*WORK INSTRUCTIONS*
Show each line below that contains the word "left", copying it in full.
** BEGIN **
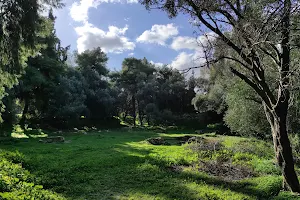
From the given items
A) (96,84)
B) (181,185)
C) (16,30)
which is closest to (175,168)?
(181,185)

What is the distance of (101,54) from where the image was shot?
48.5 metres

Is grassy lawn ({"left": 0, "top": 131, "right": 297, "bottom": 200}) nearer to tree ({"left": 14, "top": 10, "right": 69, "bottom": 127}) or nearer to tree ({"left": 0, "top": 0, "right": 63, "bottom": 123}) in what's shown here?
tree ({"left": 0, "top": 0, "right": 63, "bottom": 123})

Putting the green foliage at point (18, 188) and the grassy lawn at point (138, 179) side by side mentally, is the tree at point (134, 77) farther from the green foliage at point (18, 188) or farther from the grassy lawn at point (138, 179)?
the green foliage at point (18, 188)

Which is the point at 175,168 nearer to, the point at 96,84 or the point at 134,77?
** END **
*COMPLETED TASK*
Is grassy lawn ({"left": 0, "top": 131, "right": 297, "bottom": 200}) nearer to tree ({"left": 14, "top": 10, "right": 69, "bottom": 127}) or nearer to tree ({"left": 0, "top": 0, "right": 63, "bottom": 123}) in what's shown here?
tree ({"left": 0, "top": 0, "right": 63, "bottom": 123})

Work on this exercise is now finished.